_Supplied data_.

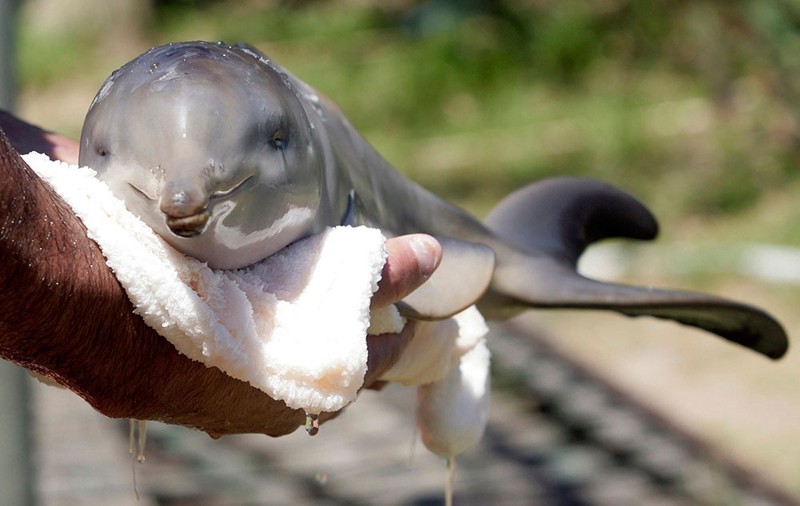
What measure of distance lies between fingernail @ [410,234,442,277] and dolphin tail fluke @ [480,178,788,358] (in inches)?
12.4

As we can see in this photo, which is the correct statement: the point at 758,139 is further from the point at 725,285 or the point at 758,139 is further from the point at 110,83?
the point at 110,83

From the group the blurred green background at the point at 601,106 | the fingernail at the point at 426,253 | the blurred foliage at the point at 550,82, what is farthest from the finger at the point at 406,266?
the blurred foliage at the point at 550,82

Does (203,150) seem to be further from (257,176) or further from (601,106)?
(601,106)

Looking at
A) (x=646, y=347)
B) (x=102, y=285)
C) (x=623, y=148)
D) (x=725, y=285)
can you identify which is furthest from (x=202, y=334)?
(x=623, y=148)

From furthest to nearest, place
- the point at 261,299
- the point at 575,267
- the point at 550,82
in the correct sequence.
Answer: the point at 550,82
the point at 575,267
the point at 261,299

...

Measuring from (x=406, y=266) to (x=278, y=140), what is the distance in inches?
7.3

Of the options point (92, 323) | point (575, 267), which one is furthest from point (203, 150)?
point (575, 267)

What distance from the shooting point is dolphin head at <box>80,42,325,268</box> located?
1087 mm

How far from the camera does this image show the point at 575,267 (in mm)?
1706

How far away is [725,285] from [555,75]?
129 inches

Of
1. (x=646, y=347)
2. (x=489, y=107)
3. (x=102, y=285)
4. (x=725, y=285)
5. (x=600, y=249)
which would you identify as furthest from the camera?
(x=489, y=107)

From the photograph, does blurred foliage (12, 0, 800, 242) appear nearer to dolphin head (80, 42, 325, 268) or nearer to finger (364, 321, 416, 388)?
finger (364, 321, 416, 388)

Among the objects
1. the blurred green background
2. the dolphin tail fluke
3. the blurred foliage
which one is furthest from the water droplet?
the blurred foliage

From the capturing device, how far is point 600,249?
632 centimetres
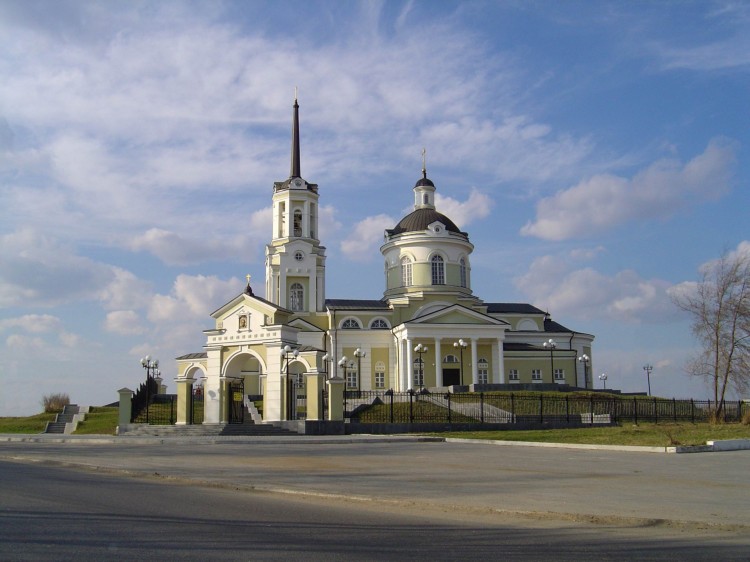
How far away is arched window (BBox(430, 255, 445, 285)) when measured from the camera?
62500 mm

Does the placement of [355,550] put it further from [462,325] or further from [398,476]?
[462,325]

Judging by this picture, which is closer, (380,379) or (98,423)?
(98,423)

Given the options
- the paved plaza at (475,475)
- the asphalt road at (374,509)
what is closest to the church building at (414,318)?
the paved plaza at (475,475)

_What you have to do_.
Return every line of the data above that contains the string "dolphin", treating uppercase and lowercase letters as distinct.

_Solution to the problem_.
What measure of distance lies between fingernail @ [410,234,442,277] and dolphin tail fluke @ [480,178,788,358] (in inches)?
What distance from the shooting point is dolphin head at <box>80,42,325,268</box> located?
From the photograph, does blurred foliage (12, 0, 800, 242) appear nearer to dolphin head (80, 42, 325, 268) or nearer to finger (364, 321, 416, 388)?
2. the dolphin tail fluke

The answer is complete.